Au départ metteur en scène pour des courts-métrages ou le théâtre, Olivier Ciappa découvre réellement la photographie à l'âge de 30 ans avec son premier reflex. Il réalise alors toutes les possibilités qui s'offrent à lui : « Je suis allé dans le métro et j'ai pu enfin faire toutes les photos que je rêvais de faire depuis des années, c'est-à-dire voler des moments de vie, pouvoir raconter une histoire, ne pas pouvoir tricher. La question qu'il faut se poser n'est pas "quelle idée vais-je avoir ?", mais "qu'est-ce que j'ai besoin de faire ?" Je me suis rendu compte que j'avais un vrai besoin de raconter des histoires tout seul, sans personne, par le biais de mon moyen artistique. »
En juin dernier, il réalise la série de photographies "Les Couples Imaginaires" mettant en scène des personnalités françaises et internationales recréant des couples homosexuels. Grâce à ce projet, il s'engage pour la cause du mariage pour tous. Le 15 juillet dernier, le timbre qu'il a créé avec David Kawena est choisi par les lycéens de France.
Actuphoto l'a rencontré afin d'en savoir plus sur ses projets, ses envies et ses engagements.
Comment a débuté le projet de ce timbre ?

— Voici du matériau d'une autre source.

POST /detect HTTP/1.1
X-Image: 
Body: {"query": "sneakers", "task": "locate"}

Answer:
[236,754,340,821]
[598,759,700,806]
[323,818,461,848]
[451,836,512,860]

Je me sens vraiment concerné par les valeurs de liberté, d'égalité et de fraternité. Depuis petit, je rêvais de faire la Marianne que je voulais acheter. Ça fait déjà deux ans que j'ai intégré la poste pour y créer des timbres, et j'ai pu ainsi passer ce concours. Nous étions un peu plus d'une soixantaine à y participer.
Comment s'organise la création de ce timbre poste ?
Depuis 1894, chaque président choisit sa Marianne. Bien souvent, elles ont été réalisées par de grands artistes, comme Cocteau par exemple.
Pour François Hollande, cela a été un peu différent. Dès qu'il a été élu, il a annoncé qu'il ne souhaitait pas choisir lui-même mais permettre à tous les lycéens de seconde, en France, de le faire. Ils ont en effet pu voter pour la Marianne qu'ils préféraient dans le cadre d'une grande opération appelée « Mon premier vote pour la République ». Quand on achète cette Marianne, il n y a pas marqué le nom de François Hollande mais bien « Marianne et la Jeunesse ».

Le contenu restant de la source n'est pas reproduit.